WHAT TO PRODUCE: Produce a verbatim transcription of the records below, beginning at the line containing "How much distance divides" and ending at the final line; include only those lines.

SUPPLIED ENTRIES:
######
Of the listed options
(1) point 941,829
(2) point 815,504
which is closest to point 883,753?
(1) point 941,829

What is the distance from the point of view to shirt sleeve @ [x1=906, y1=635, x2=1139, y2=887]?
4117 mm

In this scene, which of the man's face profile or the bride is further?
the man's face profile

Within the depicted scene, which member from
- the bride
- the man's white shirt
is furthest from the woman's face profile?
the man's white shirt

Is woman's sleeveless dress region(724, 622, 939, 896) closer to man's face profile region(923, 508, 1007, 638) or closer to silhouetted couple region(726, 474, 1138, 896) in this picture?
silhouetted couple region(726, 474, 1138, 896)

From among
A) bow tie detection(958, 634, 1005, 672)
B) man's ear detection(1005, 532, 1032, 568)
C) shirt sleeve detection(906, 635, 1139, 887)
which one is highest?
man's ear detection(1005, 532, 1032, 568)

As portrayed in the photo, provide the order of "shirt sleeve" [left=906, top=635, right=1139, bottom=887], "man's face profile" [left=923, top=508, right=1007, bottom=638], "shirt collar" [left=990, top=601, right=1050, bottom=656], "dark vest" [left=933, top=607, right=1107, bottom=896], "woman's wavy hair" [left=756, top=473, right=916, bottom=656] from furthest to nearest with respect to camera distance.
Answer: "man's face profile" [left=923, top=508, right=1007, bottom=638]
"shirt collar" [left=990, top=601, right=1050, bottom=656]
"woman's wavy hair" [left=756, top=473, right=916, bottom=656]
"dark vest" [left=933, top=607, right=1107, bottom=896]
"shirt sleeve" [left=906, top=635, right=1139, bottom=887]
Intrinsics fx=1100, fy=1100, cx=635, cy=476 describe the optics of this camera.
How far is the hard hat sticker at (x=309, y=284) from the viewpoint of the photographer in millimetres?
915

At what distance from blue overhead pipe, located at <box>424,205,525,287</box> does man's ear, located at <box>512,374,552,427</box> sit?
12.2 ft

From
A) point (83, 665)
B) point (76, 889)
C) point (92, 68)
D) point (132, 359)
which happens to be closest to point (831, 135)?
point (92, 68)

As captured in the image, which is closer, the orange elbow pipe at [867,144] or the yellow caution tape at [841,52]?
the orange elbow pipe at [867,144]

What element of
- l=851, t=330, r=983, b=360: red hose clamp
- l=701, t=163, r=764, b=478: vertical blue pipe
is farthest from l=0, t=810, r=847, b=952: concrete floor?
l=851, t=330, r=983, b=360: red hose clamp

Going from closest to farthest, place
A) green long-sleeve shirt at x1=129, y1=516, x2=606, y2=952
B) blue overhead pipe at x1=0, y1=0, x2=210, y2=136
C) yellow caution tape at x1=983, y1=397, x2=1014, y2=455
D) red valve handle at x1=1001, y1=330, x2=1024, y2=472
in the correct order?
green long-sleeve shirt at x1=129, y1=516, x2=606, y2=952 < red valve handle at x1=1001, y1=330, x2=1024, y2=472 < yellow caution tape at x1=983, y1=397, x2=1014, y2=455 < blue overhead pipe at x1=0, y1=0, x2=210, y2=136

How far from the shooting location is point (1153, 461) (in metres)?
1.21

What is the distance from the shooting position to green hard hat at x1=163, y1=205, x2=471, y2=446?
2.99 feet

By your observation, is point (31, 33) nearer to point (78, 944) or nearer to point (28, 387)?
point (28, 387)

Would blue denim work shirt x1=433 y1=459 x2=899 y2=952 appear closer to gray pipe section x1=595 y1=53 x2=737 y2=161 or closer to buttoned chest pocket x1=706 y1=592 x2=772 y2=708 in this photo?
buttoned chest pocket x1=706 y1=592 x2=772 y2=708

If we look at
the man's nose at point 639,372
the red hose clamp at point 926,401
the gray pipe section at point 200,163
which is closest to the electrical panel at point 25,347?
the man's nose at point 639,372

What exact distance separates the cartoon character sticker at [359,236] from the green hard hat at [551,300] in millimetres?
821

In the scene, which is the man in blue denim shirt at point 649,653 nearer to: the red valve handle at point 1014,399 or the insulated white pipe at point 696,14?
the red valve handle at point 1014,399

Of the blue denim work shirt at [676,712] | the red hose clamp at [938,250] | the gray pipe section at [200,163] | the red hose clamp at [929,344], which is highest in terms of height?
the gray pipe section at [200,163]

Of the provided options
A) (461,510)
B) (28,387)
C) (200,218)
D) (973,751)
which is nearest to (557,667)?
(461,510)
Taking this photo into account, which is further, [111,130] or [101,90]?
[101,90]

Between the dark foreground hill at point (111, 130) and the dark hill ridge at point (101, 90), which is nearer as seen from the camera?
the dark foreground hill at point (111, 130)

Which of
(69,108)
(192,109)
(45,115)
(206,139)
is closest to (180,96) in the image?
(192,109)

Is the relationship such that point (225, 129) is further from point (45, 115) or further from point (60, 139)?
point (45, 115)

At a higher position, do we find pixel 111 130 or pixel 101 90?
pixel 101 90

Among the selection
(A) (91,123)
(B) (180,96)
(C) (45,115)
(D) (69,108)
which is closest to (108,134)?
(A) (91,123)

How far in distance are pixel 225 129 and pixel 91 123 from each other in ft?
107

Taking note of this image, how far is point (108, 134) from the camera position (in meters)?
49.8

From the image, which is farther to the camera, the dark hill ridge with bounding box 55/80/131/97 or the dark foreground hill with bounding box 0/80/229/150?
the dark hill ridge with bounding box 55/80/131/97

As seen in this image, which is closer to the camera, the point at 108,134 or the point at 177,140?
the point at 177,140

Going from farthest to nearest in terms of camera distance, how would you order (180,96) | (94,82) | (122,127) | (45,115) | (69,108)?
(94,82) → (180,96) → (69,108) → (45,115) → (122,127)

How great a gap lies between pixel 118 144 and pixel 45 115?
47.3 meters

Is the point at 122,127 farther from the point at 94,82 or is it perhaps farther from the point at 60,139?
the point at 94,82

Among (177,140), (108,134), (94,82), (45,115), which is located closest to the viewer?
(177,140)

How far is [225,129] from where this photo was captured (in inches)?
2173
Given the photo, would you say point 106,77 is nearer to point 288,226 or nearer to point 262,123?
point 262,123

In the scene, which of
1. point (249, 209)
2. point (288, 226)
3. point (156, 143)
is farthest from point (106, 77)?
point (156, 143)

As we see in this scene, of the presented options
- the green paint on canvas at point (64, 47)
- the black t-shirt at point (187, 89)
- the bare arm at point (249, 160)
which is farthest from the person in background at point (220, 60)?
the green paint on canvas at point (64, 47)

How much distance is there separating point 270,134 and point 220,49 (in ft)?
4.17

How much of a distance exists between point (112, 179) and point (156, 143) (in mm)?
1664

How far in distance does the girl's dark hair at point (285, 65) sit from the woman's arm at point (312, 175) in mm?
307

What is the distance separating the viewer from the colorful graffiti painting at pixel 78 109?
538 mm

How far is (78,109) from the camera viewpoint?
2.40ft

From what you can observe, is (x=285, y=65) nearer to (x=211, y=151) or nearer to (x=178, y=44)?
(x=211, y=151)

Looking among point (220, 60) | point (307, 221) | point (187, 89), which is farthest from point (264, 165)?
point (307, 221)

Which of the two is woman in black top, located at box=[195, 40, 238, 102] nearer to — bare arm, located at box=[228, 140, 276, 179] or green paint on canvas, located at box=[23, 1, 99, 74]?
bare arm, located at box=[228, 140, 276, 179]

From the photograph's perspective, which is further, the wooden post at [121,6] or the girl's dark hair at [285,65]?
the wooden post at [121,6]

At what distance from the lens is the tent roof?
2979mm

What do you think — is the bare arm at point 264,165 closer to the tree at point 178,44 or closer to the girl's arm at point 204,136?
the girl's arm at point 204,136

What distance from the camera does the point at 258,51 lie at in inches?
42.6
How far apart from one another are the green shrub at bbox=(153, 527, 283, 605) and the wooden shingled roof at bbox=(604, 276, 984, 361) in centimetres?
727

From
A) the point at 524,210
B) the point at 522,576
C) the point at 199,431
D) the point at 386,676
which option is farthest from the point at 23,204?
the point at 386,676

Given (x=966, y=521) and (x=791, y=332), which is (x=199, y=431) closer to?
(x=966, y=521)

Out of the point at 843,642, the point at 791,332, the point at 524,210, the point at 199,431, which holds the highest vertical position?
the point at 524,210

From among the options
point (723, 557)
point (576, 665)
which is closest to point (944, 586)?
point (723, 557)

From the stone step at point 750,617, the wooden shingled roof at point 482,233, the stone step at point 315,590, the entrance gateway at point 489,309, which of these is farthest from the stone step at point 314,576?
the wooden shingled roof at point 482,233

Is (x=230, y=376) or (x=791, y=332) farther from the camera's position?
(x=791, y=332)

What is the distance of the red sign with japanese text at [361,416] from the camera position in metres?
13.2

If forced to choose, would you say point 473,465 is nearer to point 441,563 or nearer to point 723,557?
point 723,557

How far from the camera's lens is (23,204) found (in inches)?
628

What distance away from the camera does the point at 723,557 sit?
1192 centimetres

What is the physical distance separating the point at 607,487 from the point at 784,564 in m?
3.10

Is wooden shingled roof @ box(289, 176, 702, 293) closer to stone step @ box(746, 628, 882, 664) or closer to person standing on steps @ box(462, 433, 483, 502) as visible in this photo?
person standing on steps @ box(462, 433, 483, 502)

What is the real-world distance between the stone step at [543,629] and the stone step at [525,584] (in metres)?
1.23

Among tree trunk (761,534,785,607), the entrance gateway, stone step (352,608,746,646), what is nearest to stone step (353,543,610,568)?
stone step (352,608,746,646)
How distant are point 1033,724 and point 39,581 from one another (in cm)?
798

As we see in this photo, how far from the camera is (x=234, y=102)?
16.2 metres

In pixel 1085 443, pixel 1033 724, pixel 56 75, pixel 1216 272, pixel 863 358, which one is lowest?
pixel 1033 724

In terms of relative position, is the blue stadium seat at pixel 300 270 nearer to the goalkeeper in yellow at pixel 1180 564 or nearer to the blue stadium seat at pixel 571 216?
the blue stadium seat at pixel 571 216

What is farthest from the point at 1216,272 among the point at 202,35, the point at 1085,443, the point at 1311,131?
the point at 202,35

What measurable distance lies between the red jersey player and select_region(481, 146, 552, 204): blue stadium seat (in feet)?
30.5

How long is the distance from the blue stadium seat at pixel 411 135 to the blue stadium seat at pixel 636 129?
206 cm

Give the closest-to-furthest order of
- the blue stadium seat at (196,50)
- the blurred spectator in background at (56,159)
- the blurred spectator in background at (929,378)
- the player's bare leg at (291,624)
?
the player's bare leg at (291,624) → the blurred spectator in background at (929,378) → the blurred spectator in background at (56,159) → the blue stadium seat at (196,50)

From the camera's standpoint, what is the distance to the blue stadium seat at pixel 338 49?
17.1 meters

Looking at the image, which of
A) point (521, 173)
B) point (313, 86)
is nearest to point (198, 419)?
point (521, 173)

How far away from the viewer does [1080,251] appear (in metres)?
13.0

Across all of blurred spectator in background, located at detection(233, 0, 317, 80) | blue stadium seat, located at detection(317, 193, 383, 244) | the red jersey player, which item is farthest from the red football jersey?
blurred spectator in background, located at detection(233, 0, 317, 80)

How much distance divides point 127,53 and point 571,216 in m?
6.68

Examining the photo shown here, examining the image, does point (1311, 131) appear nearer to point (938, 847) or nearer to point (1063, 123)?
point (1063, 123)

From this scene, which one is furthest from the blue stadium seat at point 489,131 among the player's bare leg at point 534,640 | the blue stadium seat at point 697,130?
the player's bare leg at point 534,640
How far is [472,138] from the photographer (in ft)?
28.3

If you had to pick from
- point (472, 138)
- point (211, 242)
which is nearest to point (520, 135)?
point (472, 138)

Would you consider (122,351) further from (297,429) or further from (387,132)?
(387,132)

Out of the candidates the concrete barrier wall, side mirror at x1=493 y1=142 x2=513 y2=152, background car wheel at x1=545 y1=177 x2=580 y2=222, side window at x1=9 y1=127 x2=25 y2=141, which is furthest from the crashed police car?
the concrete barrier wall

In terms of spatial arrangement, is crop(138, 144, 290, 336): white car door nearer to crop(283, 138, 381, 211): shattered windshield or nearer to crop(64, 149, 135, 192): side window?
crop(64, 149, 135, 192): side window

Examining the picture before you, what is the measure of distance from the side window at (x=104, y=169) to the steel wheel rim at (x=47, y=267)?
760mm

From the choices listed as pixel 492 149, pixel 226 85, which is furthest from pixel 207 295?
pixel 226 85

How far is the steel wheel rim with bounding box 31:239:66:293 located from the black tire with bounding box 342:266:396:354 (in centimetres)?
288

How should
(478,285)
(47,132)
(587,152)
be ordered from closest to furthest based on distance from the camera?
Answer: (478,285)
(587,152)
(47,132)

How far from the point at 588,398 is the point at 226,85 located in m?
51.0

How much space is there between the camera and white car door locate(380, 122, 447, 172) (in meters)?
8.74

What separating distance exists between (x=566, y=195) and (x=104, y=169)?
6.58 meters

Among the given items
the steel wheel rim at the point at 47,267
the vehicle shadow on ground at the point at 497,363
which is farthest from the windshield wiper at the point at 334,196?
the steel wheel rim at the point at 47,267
######
WRITTEN SOLUTION:
How much distance divides point 127,53 and point 571,216 in m?
6.68

Examining the photo shown here, examining the image, does point (1311, 131) appear nearer to point (938, 847) or nearer to point (1063, 123)?
point (1063, 123)

From this scene, which one is furthest from the blue stadium seat at point 489,131 among the player's bare leg at point 534,640 | the blue stadium seat at point 697,130?
the player's bare leg at point 534,640
How far is [472,138] from the photographer (in ft)?
28.3

If you had to pick from
- point (472, 138)
- point (211, 242)
which is nearest to point (520, 135)?
point (472, 138)

Would you consider (122,351) further from (297,429) or further from (387,132)?
(387,132)

Out of the candidates the concrete barrier wall, side mirror at x1=493 y1=142 x2=513 y2=152, background car wheel at x1=545 y1=177 x2=580 y2=222, side window at x1=9 y1=127 x2=25 y2=141, which is furthest from the crashed police car?
the concrete barrier wall

In terms of spatial arrangement, is crop(138, 144, 290, 336): white car door nearer to crop(283, 138, 381, 211): shattered windshield or nearer to crop(64, 149, 135, 192): side window?
crop(64, 149, 135, 192): side window

Examining the picture before you, what is the measure of distance from the side window at (x=104, y=169) to the steel wheel rim at (x=47, y=267)?
760mm

From the choices listed as pixel 492 149, pixel 226 85, which is furthest from pixel 207 295?
pixel 226 85

How far is the steel wheel rim with bounding box 31:239:66:293 located from the black tire with bounding box 342:266:396:354 (in centimetres)?
288

How should
(478,285)
(47,132)
(587,152)
be ordered from closest to furthest based on distance from the camera?
Answer: (478,285)
(587,152)
(47,132)

How far from the point at 588,398 is the point at 226,85 located in m?
51.0

How much space is there between the camera and white car door locate(380, 122, 447, 172) (in meters)?
8.74

What separating distance exists between (x=566, y=195) and (x=104, y=169)?
6.58 meters

Among the given items
the steel wheel rim at the point at 47,267
the vehicle shadow on ground at the point at 497,363
which is farthest from the windshield wiper at the point at 334,196?
the steel wheel rim at the point at 47,267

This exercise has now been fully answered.